Document:
Thursday, March 19, 2009

The National Police Gazette October 1964

I first heard of The National Police Gazette in a book my cuz recommended to me by Elliot Gorn called The Manly Art: Bare-Knuckle Prize Fighting in America, a splendid social history of the emergence of boxing as a premier sport in America. The book explores the beginnings of pugilism in Britain as sport that tied aristocratic patrons to lower class boxers set against the tide of middle class reform in the age of enlightenment. While boxing’s popularity waned under enlightenment ideals in Britian, the sport took a different course in America, eventually becoming embraced by our middle class by the end of the nineteenth century and until recently holding a tight grip on the American imagination. A great read for certain, Gorn tells of early boxers like Yankee Sullivan, Tom Hyer, John Morrisey, and of how boxing culture was intertwined with pub life, gangs, politics, and other parts of American society. None of these early boxers would come near the fame of John L. Sullivan, and The National Police Gazette played a central role in catapulting Sullivan and his sport to the forefront of the American imagination.

Supplied data:
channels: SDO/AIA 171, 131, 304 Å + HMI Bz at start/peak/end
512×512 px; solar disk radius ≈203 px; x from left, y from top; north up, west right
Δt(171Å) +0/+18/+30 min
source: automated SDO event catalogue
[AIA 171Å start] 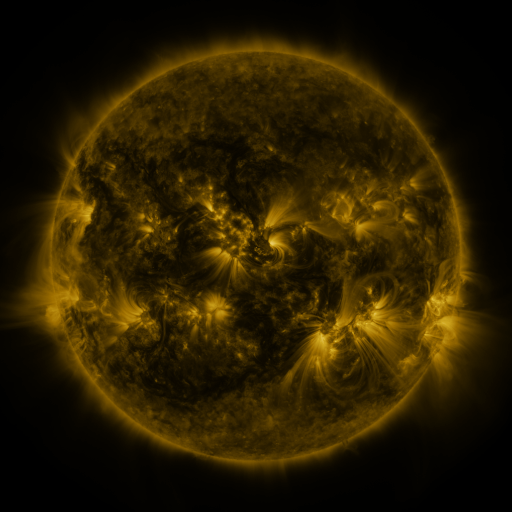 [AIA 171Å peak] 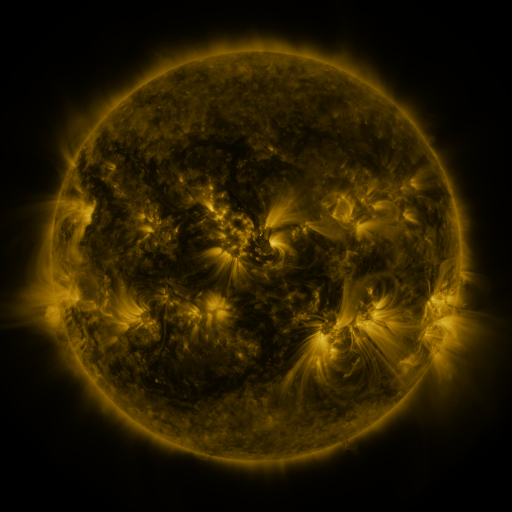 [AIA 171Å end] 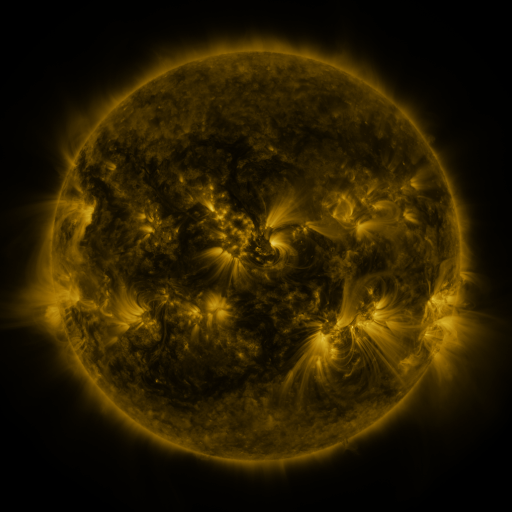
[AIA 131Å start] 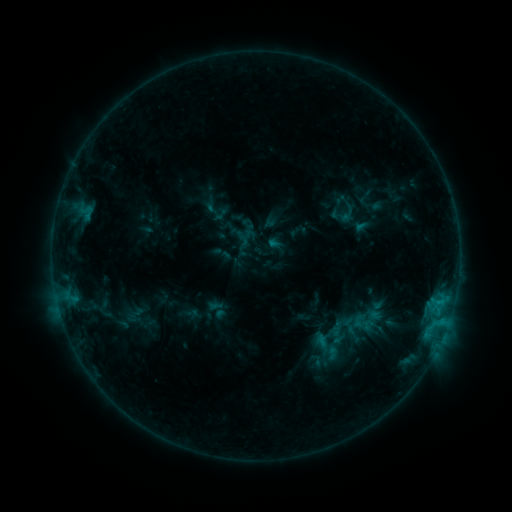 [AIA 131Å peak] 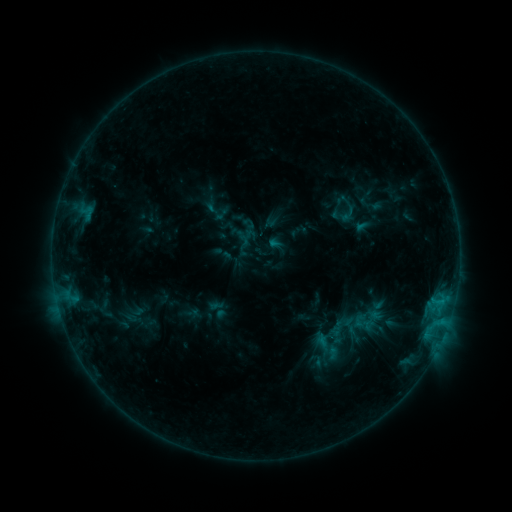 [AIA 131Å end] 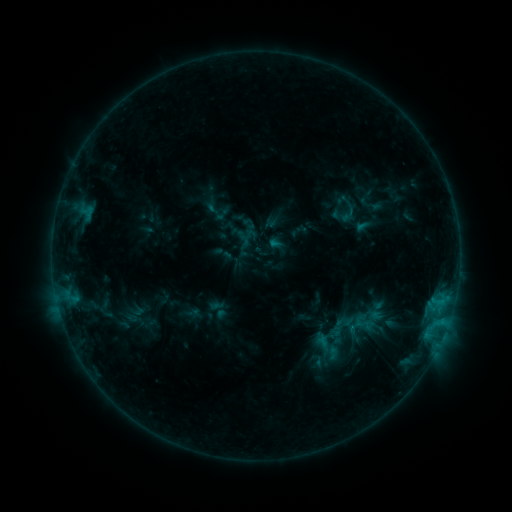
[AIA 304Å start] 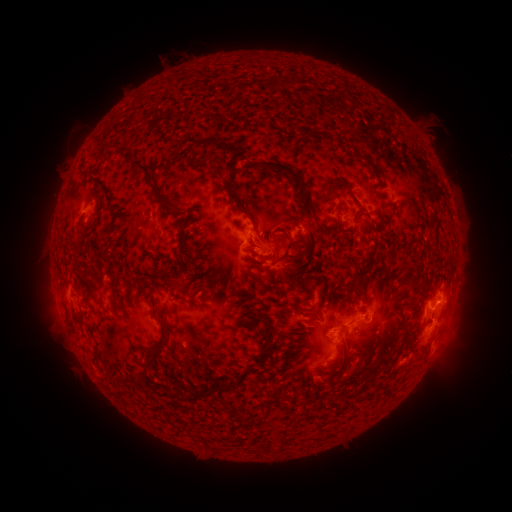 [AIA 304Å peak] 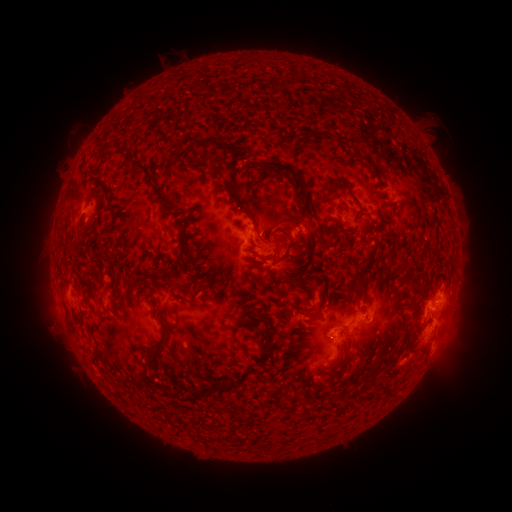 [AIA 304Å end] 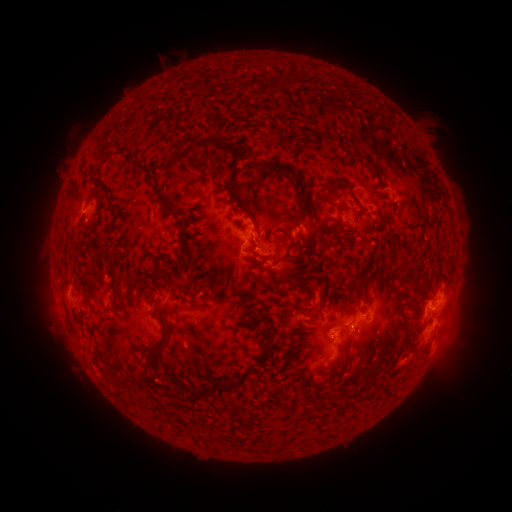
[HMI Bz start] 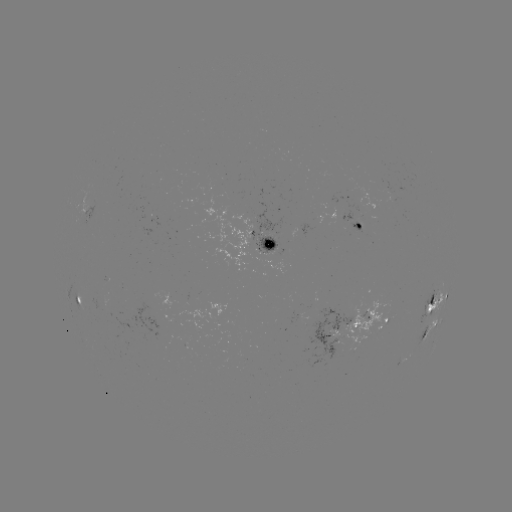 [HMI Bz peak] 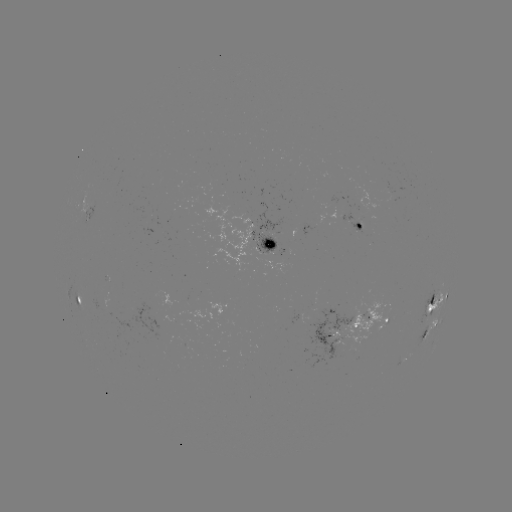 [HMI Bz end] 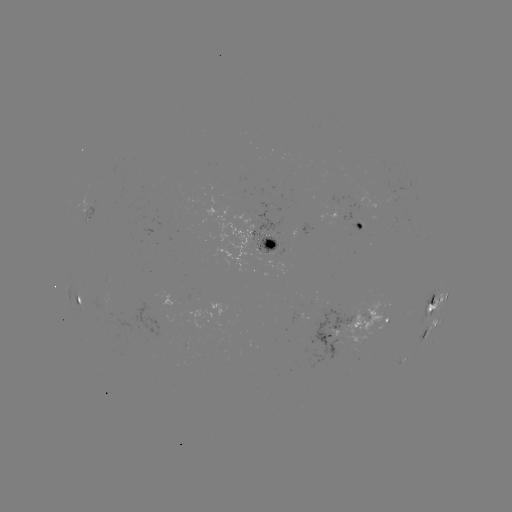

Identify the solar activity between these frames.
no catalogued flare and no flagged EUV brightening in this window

Given instruction A:
Tally the lines in the entries that contain the string "solar", treating uppercase and lowercase letters as distinct, and reply with the count alone.
Given instruction B:
Extend the post about The National Police Gazette, starting right after its final sentence.
The text and the entries are unrelated material.

Output A:
2

Output B:
The National Police Gazette began in 1845 as a sort of true crime periodical founded by Journalist George Wilkes and lawyer Enoch Camp. Camp retired in the early 50s and Wilkes sold out to retired police chief George Wahington Matsell who added racier material and illustrations until he sold out to his engravers as settlement for debts incurred who in turn handed the operation over in 1877 to Richard K. Fox, a recent Irish immigrant who had been selling advertising space for the engravers as a side job to hawking ads for the Commercial Bulletin.

Fox took the paper in new directions, dramatically increasing it’s circulation. The paper was now printed on a pinkish page, making it stand out from its competitors. Fox also increased the frequency of woodcut illustrations and began including pictures of burlesque beauties and vaudeville stars. Some modern authors have pointed to these ads and illustrations in pointing to the paper as the first girlie magazine in America. Cheap subscriptions were sold to bars, barbers, and other gentlemanly meeting places where many men might mull over the same copy of his pink paper. And in 1879, the introduced the country’s first true sports section and began covering prize-fighting, a sport still illegal in many locales and frowned upon as brutal and mean. Built on a working-class readership, Fox made boxers public figures, and his feud with John Sullivan was a spectacle of mutual promotion selling copy and spreading Sullivan’s fame. Fox would find opponents for Sullivan and defame his character while Sullivan would publicly respond and call out the publisher. The International Boxing Hall of Fame says Fox did more to popularize boxing than anyone else in the nineteenth century.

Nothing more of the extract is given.